- What the task asks
How many lines in the listing below contain the word "electrical"? Give only the number.

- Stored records
====

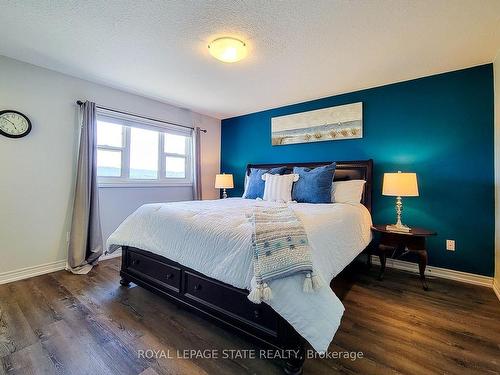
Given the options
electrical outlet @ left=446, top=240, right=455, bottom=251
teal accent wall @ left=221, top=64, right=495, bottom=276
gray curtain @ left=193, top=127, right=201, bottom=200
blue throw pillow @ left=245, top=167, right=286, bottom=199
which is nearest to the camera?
teal accent wall @ left=221, top=64, right=495, bottom=276

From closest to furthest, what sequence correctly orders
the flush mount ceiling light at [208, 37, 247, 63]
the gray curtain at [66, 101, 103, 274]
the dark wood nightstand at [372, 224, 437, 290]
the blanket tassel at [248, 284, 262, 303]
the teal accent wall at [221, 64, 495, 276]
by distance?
the blanket tassel at [248, 284, 262, 303]
the flush mount ceiling light at [208, 37, 247, 63]
the dark wood nightstand at [372, 224, 437, 290]
the teal accent wall at [221, 64, 495, 276]
the gray curtain at [66, 101, 103, 274]

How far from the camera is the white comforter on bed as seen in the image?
3.99 feet

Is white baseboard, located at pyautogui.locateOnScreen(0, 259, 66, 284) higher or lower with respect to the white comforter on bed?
lower

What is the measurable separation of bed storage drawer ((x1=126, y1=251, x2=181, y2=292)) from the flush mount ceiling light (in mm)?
1940

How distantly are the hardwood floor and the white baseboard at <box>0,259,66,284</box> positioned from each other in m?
0.12

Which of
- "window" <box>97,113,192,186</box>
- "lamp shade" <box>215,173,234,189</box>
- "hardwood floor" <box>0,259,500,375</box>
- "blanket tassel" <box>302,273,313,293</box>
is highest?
"window" <box>97,113,192,186</box>

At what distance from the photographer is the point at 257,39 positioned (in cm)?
206

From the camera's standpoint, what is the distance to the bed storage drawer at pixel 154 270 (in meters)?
1.93

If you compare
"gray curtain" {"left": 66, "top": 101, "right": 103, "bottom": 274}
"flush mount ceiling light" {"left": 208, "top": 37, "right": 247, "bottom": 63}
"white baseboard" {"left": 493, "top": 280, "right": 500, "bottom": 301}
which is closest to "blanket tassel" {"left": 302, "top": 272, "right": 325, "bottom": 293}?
"flush mount ceiling light" {"left": 208, "top": 37, "right": 247, "bottom": 63}

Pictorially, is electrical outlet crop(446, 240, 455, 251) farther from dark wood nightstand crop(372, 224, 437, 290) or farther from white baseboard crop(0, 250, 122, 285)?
white baseboard crop(0, 250, 122, 285)

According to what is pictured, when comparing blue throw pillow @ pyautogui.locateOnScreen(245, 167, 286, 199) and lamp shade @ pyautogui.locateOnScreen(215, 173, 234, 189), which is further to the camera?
lamp shade @ pyautogui.locateOnScreen(215, 173, 234, 189)

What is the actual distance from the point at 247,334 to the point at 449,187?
2735 mm

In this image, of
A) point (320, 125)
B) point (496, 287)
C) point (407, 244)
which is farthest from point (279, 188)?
point (496, 287)

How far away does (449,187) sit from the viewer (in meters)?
2.64
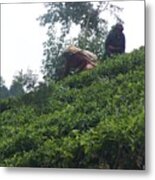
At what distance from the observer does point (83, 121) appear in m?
1.88

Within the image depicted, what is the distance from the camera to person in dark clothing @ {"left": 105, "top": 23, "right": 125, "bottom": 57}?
1.88 metres

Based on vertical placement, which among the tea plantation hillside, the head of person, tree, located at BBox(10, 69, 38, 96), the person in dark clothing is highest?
the head of person

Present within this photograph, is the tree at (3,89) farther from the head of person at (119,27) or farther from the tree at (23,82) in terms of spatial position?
the head of person at (119,27)

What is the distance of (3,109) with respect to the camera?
1.96 m

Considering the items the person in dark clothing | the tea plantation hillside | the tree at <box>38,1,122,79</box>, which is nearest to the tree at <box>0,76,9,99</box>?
the tea plantation hillside

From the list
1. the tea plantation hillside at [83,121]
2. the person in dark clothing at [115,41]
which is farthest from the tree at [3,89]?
the person in dark clothing at [115,41]

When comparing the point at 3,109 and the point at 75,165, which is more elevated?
the point at 3,109

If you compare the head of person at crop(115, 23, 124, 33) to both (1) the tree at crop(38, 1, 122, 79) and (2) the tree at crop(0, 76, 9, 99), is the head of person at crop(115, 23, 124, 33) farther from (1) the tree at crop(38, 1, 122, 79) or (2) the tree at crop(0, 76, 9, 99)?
(2) the tree at crop(0, 76, 9, 99)

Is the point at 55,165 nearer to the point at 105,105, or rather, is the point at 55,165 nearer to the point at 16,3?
the point at 105,105

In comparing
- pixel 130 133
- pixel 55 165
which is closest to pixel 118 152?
pixel 130 133

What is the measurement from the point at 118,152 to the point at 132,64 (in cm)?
34

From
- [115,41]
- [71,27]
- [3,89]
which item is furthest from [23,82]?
[115,41]

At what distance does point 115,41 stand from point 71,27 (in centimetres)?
18

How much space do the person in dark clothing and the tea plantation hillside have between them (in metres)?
0.03
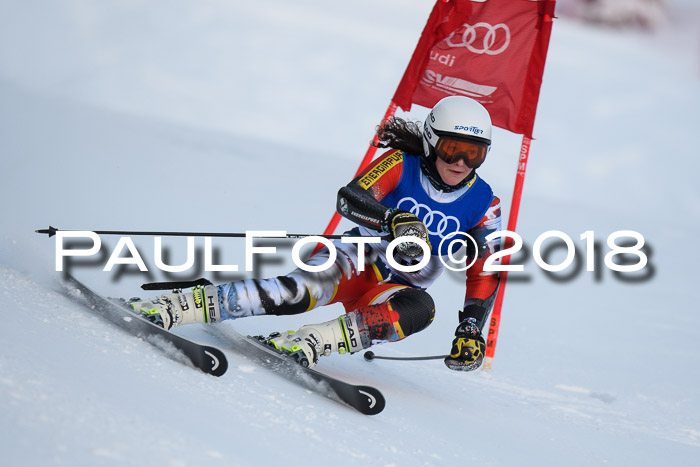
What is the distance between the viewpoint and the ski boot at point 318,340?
3049 mm

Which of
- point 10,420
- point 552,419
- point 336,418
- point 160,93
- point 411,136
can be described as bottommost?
point 552,419

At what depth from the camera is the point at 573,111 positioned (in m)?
15.0

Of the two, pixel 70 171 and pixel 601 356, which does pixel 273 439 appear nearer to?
pixel 601 356

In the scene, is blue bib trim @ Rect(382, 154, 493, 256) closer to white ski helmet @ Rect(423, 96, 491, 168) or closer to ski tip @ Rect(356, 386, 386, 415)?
white ski helmet @ Rect(423, 96, 491, 168)

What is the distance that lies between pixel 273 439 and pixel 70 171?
17.8ft

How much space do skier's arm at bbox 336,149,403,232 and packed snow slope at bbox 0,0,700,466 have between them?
0.73 meters

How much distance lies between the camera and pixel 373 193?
3.31 m

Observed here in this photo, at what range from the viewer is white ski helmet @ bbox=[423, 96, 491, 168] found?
3.27m

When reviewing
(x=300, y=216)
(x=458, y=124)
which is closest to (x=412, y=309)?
(x=458, y=124)

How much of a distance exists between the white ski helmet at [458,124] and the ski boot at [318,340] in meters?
0.84

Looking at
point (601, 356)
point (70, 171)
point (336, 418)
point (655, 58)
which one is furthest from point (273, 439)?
point (655, 58)

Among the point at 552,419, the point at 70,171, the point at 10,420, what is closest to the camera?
the point at 10,420

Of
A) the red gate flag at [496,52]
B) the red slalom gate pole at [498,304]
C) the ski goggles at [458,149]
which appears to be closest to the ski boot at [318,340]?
the ski goggles at [458,149]

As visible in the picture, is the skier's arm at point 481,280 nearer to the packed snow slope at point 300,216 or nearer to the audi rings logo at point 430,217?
the audi rings logo at point 430,217
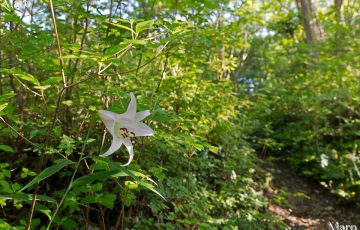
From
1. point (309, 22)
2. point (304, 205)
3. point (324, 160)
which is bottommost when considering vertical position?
point (304, 205)

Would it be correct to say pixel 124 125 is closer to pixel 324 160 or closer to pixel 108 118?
pixel 108 118

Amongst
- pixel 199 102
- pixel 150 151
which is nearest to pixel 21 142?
pixel 150 151

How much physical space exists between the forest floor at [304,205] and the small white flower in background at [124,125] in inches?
119

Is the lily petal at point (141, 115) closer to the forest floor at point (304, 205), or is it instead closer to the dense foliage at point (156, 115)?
the dense foliage at point (156, 115)

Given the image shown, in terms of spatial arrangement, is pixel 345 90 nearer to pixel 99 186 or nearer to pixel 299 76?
pixel 299 76

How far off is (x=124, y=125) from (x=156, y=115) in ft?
0.92

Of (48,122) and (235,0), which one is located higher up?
(235,0)

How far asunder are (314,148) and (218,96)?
3.07 meters

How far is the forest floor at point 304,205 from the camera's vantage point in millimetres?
4379

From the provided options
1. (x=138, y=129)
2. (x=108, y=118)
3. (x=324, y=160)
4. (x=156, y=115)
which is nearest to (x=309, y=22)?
(x=324, y=160)

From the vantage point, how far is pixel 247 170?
4.56m

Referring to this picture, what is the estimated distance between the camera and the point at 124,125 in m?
1.31

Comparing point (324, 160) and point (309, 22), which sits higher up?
point (309, 22)

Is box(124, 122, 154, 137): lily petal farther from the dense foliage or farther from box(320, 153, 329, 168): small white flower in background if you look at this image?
box(320, 153, 329, 168): small white flower in background
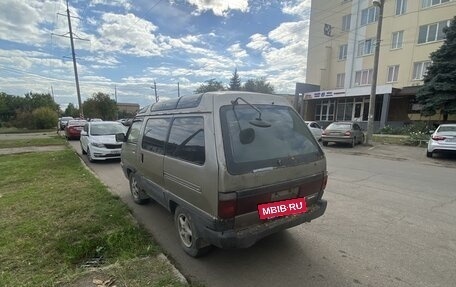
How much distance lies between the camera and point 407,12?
79.5ft

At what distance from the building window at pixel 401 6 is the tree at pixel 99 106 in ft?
153

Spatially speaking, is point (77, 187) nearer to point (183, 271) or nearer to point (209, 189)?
point (183, 271)

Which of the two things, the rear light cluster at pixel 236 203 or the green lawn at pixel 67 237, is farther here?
the green lawn at pixel 67 237

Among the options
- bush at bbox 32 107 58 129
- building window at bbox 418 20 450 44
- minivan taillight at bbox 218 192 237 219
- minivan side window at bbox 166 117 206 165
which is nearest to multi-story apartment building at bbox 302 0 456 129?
building window at bbox 418 20 450 44

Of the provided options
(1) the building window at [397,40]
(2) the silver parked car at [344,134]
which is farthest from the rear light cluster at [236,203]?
(1) the building window at [397,40]

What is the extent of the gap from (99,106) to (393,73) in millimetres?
47007

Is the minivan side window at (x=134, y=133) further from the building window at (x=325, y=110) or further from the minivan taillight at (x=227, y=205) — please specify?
the building window at (x=325, y=110)

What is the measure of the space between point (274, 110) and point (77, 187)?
208 inches

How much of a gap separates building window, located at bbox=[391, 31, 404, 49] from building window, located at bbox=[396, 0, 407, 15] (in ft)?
5.90

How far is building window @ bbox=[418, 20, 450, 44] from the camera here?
871 inches

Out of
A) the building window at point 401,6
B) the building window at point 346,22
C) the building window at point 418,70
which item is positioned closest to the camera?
the building window at point 418,70

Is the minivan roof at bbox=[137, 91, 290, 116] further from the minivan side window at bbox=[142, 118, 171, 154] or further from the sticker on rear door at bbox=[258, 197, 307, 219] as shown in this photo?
the sticker on rear door at bbox=[258, 197, 307, 219]

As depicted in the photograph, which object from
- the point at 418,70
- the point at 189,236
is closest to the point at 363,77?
the point at 418,70

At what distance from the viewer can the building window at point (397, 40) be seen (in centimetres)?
2488
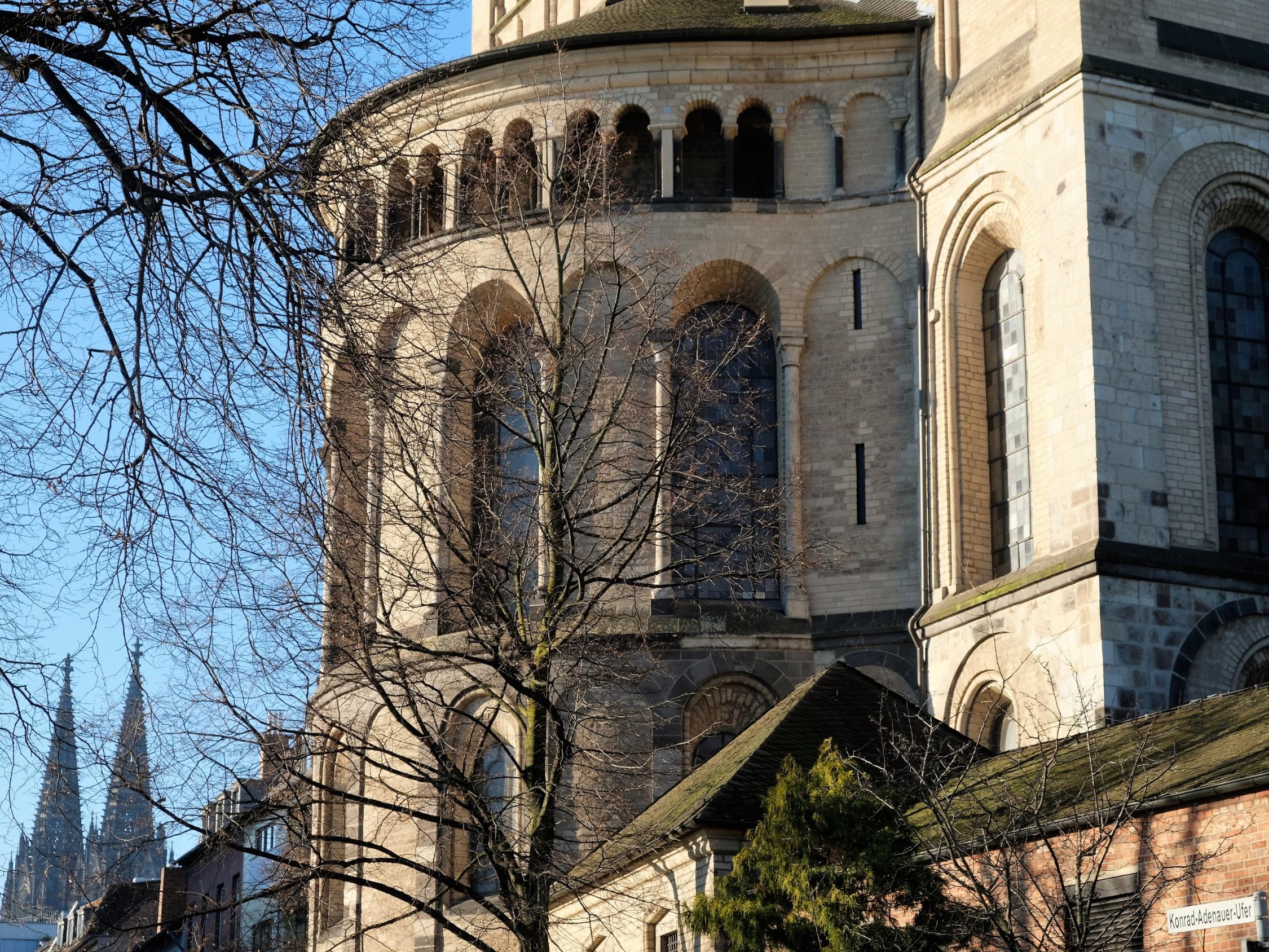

====

- Correct output
2